Jakarta, Gatra.com- Peneliti senior Indonesia Ocean Justice Initiative (IOJI) Andreas Aditya Salim membahas pendeteksian kapal riset China Yuan Wang 5 yang sempat melintas di Selat Sunda.
Diketahui kapal riset Yuan Wang 5 adalah kapal riset tercanggih yang memiliki kemampuan pengendalian satelit dan rudal balistik yang dioperasikan oleh salah satu unit tentara Angkatan Bersenjata Pemerintah China.
Pada 11 Agustus 2022, kapal Yuan Wang 5 diagendakan bersandar di pelabuhan Hambantota, Sri Lanka. Namun, sudah ada kekhawatiran dari India untuk mengingat kemampuan yang dimiliki oleh kapal tersebut dan keamanan nasional pemerintah Sri Lanka.
Saat ingin kembali ke China, IOJI memantau kapal Yuan Wang 5 melewati Selat Sunda menuju ke Utara dengan melewati Pulau Sangiang dan Pulau Tunda.

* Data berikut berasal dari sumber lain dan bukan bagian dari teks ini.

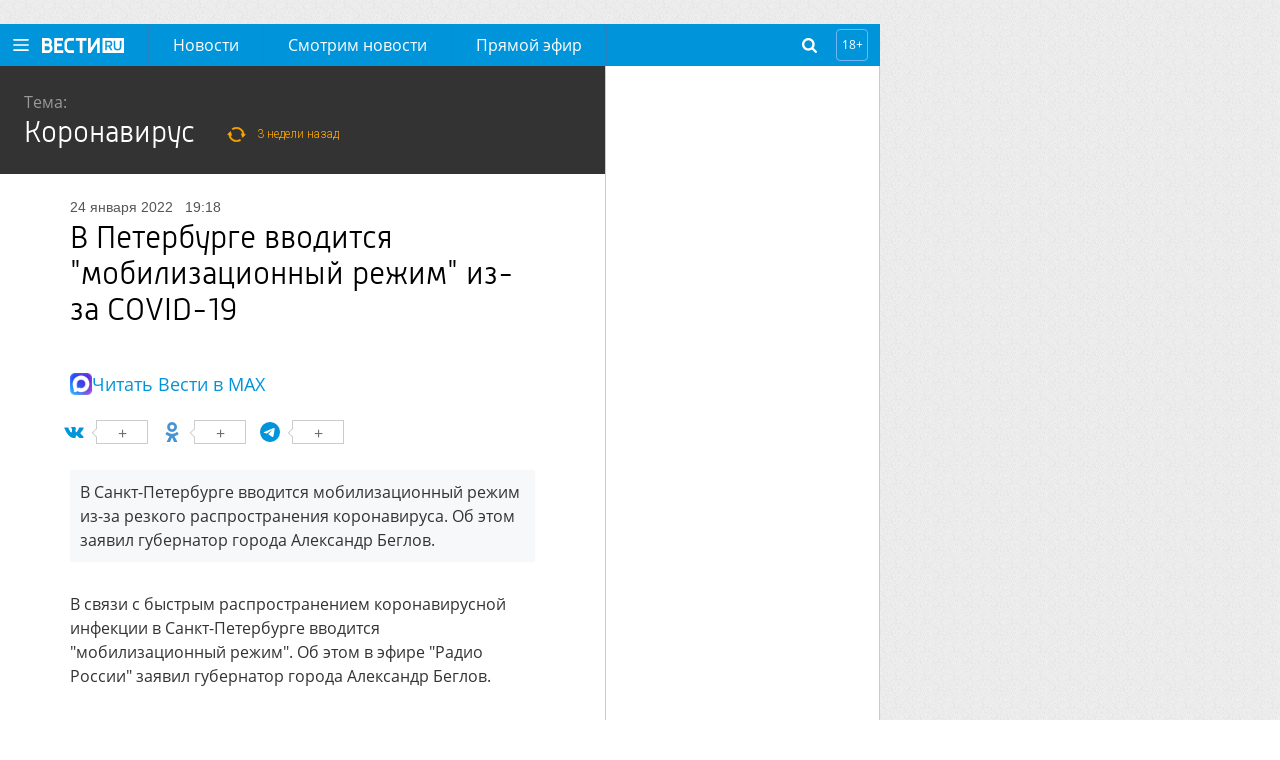

--- FILE ---
content_type: text/html
request_url: https://tns-counter.ru/nc01a**R%3Eundefined*vesti_ru/ru/UTF-8/tmsec=vesti_ru/274740089***
body_size: -72
content:
44D16F026972043EX1769079870:44D16F026972043EX1769079870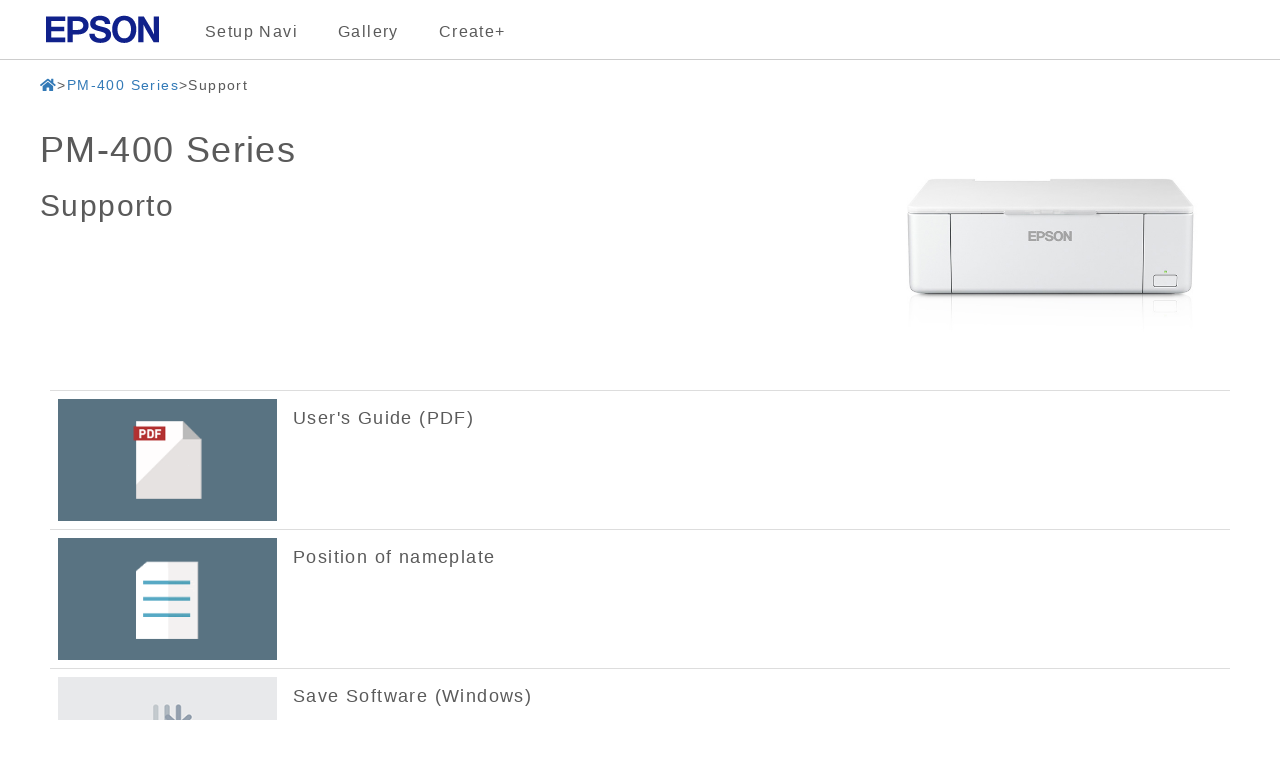

--- FILE ---
content_type: text/html; charset=UTF-8
request_url: https://support.epson.net/publist/support.php?model=PM-400%20Series&lang=IT
body_size: 1195
content:
<!DOCTYPE html>
<html lang="EN" dir="ltr">
<head>
<!-- Google tag (gtag.js) -->
<script async src="https://www.googletagmanager.com/gtag/js?id=G-2W0EXTPFPK"></script>
<script>
  window.dataLayer = window.dataLayer || [];
  function gtag(){dataLayer.push(arguments);}
  gtag('js', new Date());

  gtag('config', 'G-2W0EXTPFPK');
</script>
<meta charset="utf-8" />
<meta http-equiv="X-UA-Compatible" content="IE=edge" />
<meta name="viewport" content="width=device-width, user-scalable=no" />
<meta name="copyright" content="" />

<title>PM-400 Series | EPSON</title>
<meta name="description" content="" />
<meta name="keywords" content="" />

<!-- Bootstrap core CSS -->
	<LINK href="./files/bootstrap.min.css" rel="stylesheet">
<!-- Custom styles for this template --> 
	<LINK href="./files/carousel.css" rel="stylesheet">
	<LINK href="./files/support.css" rel="stylesheet">

<!-- HTML5 shim and Respond.js IE8 support of HTML5 elements and media queries --> 
<!--[if lt IE 9]>
	<script src="https://oss.maxcdn.com/libs/html5shiv/3.7.0/html5shiv.js"></script>
    <script src="https://oss.maxcdn.com/libs/respond.js/1.4.2/respond.min.js"></script>
<![endif]--> 
	<script src="./files/dscSearch.js" type="text/javascript"></script>
<!-- Analytics -->
	<script src="./files/tori.js" type="text/javascript"></script>
<!-- /Analytics -->
</head>

<body id="EN">
<form method="get">

    <!-- list -->
    <div class="clearfix">
    <table class="table" id="tooltable">

    <tr>
      <td><a href="https://support.epson.net/sec_pubs/redirect2.php?model=pm-400_series&type=useg&lang=en&filename=manual.pdf" target='_blank' onclick="ga('send', 'event', 'support', 'm13', 'pm-400_series');gtag('event', 'select_content', { 'location_id': 'support', 'content_type': 'm13', 'item_id': 'pm-400_series'});"><img src="./files/x13.png"></a></td>
      <td><h4>User's Guide (PDF)</h4></td>
    </tr>
    <tr>
      <td><a href="https://download4.epson.biz/sec_pubs/common/pon/position_of_nameplate.pdf" target='_blank' onclick="ga('send', 'event', 'support', 'm201', 'pm-400_series');gtag('event', 'select_content', { 'location_id': 'support', 'content_type': 'm201', 'item_id': 'pm-400_series'});"><img src="./files/x201.png"></a></td>
      <td><h4>Position of nameplate</h4></td>
    </tr>
    <tr>
      <td><a href="https://download.ebz.epson.net/dsc/du/02/DriverDownloadInfo.do?LG2=IT&CN2=US&CTI=28&PRN=PM-400 Series&OSC=WS&DL" target='_blank' onclick="ga('send', 'event', 'support', 'm302', 'pm-400_series');gtag('event', 'select_content', { 'location_id': 'support', 'content_type': 'm302', 'item_id': 'pm-400_series'});"><img src="./files/x302.png"></a></td>
      <td><h4>Save Software (Windows)</h4></td>
    </tr>
    <tr>
      <th class="th_btn col-xs-3 col-sm-3 col-md-2 col-lg-2"></th>
      <th class="th_title col-xs-7 col-sm-7 col-md-8 col-lg-8"></th>
    </tr>
    </table>

    </div>

    <!-- list -->

</form></body></html>

--- FILE ---
content_type: text/css
request_url: https://support.epson.net/setupnavi/assets/css/common_style.css?update=20230925
body_size: 1057
content:
@charset "utf-8";

/* Setup Navi v5.1.0 common style sheet */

“Berkaitan dengan hal ini, kita perlu tahu bahwa pemerintah Indonesia punya hak untuk menetapkan archipelagic sea lanes, atau garis alur laut kepulauan, itu adalah garis yang harus dipatuhi oleh kapal asing mana pun yang ingin melintas harus melewati garis itu,” kata Andreas dalam press briefing IOJI “Analisis Keamanan Maritim dan Ancaman IUU Fishing” melalui Zoom di Jakarta, Senin (31/10).
Meskipun demikian, secara lebih khusus lagi, Pasal 53 ayat 6 UNCLOS memberikan hak bagi negara kepulauan seperti Indonesia untuk menetapkan traffic separation scheme Selat Sunda.
Pasal 53 ayat (11) UNCLOS 1982 mengatur setiap kapal asing saat melintas wajib menghormati TSS yang ditetapkan Indonesia dengan cara melintas pada jalur TSS tersebut dan patuh terhadap berbagai ketentuan teknis yang ditetapkan saat melintas.
Jalur TSS Selat Sunda telah diadopsi oleh IMO10 dan lebih lanjut ditetapkan dalam Keputusan Menteri Perhubungan RI Nomor KM 130 Tahun 2020 tentang Penetapan Sistem Rute di Selat Sunda (“Kepmenhub 130/2020”). Aturan ini mewajibkan setiap kapal yang melintas di Selat Sunda untuk melintasi di sebelah barat Pulau Sangiang.